A finales de año se aprobó en el Senado de la República la controversial Ley General de Economía Circular, pasó raspando 87-77. Ésta busca redefinir la economía nacional en su producción, distribución y consumo, al reincorporar los residuos al máximo a las cadenas, minimizar desechos, entre otros cambios paradigmáticos.
De acuerdo con la ley, las atribuciones recaerán en los órdenes de gobierno de las maneras más inoperantes que la mayoría oficialista del senado pensó.
Las entidades estarán a cargo de elaborar un registro de personas físicas y morales dedicadas al reciclaje y transformación de residuos, o sea recicladores, chatarreros y demás personajes del mundo de la pepena y reciclado; todos menos los pepenadores, ellos serán registrados por los municipios.
Quienes estén enfocados a elaboración, importación y manufactura de envases y empaques estarán obligadas a presentar un Plan de Economía Circular de risa loca.
La carta de ayer hace un mes a los Reyes Magos tuvo más objetividad y realismo que esos planes donde se les solicita, amablemente, describir requerimientos en materia de financiamiento para transitar. Desarrollar incentivos económicos de mercado y fiscales…ni siga leyendo la ley, ¿estamos mal de la cabeza?
De los 23 mil millones de latas que genera el país anualmente vemos una ínfima cantidad en calles o vertederos, y aún menos si desagregamos aluminio y acero. ¿Por qué? Pues por tener valor.
Lo mismo pasa con vidrio, papel y algunos plásticos de alta densidad, con diferentes grados de escala para hacerlos rentables.
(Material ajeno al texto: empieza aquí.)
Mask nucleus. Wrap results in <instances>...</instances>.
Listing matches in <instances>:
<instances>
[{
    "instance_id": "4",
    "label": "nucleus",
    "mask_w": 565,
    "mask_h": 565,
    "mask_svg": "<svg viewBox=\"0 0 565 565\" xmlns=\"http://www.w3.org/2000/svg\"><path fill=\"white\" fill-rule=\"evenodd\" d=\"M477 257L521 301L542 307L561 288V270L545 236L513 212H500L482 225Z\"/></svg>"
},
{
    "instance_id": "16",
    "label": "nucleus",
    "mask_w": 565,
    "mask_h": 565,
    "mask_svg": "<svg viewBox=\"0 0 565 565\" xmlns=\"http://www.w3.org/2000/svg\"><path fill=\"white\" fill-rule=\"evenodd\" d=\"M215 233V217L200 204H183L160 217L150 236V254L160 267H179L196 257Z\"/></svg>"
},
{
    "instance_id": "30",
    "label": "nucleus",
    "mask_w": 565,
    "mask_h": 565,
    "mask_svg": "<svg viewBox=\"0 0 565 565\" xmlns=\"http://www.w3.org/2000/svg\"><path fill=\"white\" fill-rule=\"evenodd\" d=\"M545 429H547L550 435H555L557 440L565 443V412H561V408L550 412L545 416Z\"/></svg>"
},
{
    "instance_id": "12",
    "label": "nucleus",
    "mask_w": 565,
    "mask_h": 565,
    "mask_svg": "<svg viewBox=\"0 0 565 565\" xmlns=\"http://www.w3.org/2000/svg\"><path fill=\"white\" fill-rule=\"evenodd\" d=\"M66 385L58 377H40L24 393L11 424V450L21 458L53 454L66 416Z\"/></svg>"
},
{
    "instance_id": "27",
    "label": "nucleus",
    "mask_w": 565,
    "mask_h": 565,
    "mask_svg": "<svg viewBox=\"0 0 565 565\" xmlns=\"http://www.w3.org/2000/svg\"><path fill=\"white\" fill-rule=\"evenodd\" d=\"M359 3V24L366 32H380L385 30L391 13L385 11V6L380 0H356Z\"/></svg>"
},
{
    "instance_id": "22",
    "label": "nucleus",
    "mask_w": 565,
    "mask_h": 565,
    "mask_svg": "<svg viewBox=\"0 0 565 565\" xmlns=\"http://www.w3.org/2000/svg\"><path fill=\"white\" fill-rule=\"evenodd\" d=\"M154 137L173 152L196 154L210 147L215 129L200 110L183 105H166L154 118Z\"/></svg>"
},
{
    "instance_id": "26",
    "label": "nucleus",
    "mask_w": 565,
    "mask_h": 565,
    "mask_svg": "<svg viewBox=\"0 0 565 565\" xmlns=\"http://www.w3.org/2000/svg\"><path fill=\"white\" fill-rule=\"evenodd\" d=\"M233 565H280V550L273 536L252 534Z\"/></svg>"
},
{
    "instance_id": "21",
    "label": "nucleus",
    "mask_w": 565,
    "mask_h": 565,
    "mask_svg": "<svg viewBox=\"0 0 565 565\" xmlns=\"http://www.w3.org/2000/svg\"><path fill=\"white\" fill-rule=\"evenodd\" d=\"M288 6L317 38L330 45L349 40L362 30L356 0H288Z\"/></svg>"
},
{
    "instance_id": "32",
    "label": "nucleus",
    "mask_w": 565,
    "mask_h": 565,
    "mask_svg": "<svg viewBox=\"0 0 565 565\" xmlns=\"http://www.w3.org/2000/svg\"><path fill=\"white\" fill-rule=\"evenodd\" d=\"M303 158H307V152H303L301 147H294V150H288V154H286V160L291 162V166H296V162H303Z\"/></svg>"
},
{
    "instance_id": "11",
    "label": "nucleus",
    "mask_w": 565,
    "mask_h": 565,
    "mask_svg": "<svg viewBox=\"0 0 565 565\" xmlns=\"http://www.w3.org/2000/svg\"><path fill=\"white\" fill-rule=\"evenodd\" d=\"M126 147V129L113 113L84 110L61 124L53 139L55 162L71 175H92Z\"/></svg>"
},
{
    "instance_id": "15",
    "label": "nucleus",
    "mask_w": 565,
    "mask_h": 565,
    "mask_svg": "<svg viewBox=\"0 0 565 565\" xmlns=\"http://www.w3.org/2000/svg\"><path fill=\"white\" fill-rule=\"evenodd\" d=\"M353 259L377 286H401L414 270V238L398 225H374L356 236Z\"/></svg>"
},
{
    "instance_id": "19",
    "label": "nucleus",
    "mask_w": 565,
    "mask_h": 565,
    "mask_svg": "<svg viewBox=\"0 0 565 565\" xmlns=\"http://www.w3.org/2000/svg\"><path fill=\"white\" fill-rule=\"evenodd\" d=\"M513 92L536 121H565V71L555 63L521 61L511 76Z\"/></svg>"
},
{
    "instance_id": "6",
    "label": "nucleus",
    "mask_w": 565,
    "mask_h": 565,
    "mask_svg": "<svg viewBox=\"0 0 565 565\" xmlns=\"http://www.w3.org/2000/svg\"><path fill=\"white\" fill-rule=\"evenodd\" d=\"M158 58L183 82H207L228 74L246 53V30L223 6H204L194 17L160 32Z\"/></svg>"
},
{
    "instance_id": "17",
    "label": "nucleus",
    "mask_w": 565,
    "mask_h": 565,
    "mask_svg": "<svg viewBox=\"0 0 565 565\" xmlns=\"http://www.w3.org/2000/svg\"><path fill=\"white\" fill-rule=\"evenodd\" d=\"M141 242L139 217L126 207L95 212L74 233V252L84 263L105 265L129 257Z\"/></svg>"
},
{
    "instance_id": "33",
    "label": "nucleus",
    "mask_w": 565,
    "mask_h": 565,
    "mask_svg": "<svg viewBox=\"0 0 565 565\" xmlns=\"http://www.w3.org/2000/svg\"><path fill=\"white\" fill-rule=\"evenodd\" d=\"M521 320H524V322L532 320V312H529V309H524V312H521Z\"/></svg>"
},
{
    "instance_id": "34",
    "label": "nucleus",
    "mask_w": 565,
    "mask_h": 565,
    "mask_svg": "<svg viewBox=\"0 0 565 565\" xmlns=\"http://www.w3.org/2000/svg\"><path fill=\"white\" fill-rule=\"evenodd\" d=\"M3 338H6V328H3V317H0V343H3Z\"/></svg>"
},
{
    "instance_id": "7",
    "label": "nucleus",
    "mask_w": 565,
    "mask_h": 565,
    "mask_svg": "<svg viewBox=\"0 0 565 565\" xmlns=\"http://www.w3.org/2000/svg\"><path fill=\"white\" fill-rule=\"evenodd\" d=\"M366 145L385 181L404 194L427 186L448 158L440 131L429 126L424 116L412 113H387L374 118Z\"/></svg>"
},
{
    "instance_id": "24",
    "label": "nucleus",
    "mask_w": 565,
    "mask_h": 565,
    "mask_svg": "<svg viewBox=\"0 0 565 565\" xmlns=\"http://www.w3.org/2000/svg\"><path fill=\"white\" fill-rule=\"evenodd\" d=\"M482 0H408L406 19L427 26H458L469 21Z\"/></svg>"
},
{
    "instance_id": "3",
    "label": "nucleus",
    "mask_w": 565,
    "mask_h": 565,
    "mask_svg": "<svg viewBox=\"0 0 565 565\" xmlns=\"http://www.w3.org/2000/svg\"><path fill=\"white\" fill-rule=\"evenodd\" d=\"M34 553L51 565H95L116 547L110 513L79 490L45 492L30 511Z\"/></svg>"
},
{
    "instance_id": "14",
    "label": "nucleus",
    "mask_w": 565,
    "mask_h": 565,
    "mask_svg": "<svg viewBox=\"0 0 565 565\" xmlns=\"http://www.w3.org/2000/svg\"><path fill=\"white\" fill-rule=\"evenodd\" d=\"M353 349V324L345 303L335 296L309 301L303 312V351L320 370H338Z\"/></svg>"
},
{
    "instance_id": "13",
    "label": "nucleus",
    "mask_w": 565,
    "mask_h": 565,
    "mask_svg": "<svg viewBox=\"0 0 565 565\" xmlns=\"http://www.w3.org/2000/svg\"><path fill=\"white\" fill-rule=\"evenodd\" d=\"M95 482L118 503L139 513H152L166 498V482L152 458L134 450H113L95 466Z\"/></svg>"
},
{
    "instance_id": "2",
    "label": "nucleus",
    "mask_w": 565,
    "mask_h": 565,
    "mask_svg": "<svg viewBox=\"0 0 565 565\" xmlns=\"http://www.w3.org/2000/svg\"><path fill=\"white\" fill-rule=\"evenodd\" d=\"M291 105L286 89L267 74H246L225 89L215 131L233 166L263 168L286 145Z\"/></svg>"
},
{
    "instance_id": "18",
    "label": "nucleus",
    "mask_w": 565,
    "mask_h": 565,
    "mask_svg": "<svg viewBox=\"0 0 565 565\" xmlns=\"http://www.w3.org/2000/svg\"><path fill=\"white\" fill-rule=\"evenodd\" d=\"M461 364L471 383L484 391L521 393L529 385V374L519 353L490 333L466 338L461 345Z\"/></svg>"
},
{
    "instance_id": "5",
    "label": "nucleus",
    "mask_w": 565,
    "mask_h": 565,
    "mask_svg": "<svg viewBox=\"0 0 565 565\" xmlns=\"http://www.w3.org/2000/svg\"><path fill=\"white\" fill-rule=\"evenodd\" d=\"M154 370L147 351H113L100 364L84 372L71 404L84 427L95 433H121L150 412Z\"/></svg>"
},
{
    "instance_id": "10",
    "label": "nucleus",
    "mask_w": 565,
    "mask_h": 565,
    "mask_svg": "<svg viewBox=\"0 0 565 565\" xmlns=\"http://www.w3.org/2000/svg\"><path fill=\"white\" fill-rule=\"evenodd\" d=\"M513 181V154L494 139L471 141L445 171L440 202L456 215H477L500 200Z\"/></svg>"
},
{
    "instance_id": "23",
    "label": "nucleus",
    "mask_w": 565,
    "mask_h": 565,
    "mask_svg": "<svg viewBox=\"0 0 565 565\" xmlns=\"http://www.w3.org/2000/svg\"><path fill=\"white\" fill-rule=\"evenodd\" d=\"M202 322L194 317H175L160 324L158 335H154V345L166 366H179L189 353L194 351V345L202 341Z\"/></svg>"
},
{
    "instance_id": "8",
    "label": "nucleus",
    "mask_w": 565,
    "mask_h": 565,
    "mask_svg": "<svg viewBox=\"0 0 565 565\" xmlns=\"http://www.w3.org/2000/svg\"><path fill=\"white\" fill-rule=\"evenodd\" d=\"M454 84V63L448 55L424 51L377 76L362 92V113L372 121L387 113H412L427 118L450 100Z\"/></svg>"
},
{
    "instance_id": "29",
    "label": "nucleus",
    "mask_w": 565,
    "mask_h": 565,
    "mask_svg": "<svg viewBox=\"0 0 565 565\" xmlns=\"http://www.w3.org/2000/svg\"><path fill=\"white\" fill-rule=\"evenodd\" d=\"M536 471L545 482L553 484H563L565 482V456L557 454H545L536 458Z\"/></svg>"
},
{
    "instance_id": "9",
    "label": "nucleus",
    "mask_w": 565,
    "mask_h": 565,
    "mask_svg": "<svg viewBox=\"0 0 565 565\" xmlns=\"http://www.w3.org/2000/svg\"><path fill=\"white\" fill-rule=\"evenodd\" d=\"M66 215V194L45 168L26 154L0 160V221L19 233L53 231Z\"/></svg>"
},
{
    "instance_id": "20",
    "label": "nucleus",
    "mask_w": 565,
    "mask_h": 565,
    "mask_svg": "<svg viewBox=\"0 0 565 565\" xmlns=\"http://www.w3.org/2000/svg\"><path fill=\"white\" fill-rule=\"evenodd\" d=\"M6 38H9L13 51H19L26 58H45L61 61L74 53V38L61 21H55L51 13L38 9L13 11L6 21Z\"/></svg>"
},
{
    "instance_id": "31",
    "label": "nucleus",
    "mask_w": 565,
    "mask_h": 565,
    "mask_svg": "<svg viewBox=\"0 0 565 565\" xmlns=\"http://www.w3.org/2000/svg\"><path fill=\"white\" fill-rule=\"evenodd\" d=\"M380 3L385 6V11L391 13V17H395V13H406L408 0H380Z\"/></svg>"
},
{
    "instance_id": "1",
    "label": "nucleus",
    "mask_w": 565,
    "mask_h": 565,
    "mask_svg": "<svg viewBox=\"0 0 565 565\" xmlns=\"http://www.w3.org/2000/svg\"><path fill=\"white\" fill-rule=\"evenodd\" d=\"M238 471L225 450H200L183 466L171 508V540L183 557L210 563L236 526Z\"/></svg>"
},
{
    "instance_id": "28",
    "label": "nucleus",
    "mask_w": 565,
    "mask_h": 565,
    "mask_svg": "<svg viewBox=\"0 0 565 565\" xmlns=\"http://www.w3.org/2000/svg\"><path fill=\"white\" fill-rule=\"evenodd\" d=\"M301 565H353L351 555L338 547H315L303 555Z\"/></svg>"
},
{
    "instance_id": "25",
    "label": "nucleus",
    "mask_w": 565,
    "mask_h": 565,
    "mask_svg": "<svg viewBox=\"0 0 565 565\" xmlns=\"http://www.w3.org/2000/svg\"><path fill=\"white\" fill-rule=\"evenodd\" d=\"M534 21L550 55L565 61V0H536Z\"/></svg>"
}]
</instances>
El resto de la basura inorgánica termina ahí, principalmente, por no tener valor.
No se engañe, nuestro estilo de vida es la ponderación entre bajo costo de manufactura y alto costo para el medio ambiente y salud. ¿Quién se beneficia? Marginalmente el consumidor al acceder a productos accesibles que resuelven necesidades básicas.
Pero los ganones indiscutibles son las empresas que las utilizan para sus actividades económicas. Culpas tan parejas como un plato de unicel para los tacos de anoche, o Unilever para emplayar un lote de jabón, aunque con racionalizaciones obvias.
Hay una solución sobre la mesa que todos evitan: asignar valor monetario, pagado antes de la comercialización, y sufragado enteramente por las compañías sin incrementos al consumidor; un importe para el fabricante.
Estas tasas son adoptadas de maneras distintas. En Europa anglosajona el consumidor asume la responsabilidad de reintegrar los envases al sistema, mientras que en Estados Unidos es un gravamen extra a pagar donde solo hippies y vagabundos reciclan.
Una botella de refresco con un valor nominal de $1.50, redimible fácil y accesiblemente, sería una basura que usted en su vida vuelve a ver en el suelo de este país.
Un sobre de champú Vanart a $4.50 tampoco lo volvería a ver en el mercado. Una vez que el sutil costo que las empresas vomitan al medio ambiente recae corpóreamente en forma en pesos es cuando uno se da cuenta de lo insostenible.
Los sectores de menos ingresos son quienes dependen más de estos productos hiper industrializados para su día a día y, aunque el tiempo apremia, la sensibilidad debe imperar.
Hoy el gobierno federal trasladó todas las culpas al consumidor, y a los estados las obligaciones con una ley inoperante y de nulas opciones para un transitar lógico. Asignarle la tarea a SEMARNAT y no a Economía es la señal más clara de que no entienden nada.
Existe una pequeñísima esperanza en gobiernos y congresos estatales, quienes tendrán que generar sus propias leyes para armonizar la implementación. ¿Se imagina representantes populares que redacten una ley que cambie para siempre lo que significa la basura, dignifique a los pepenadores (gremio que merece todos los premios de sustentabilidad de este país), y vea por el bien público ante las empresas?
La pelota está en medio ambiente estatal con su titular Beatriz Manrique. La Fiera va de octavo, ¿liguilla directa o repechaje mínimo?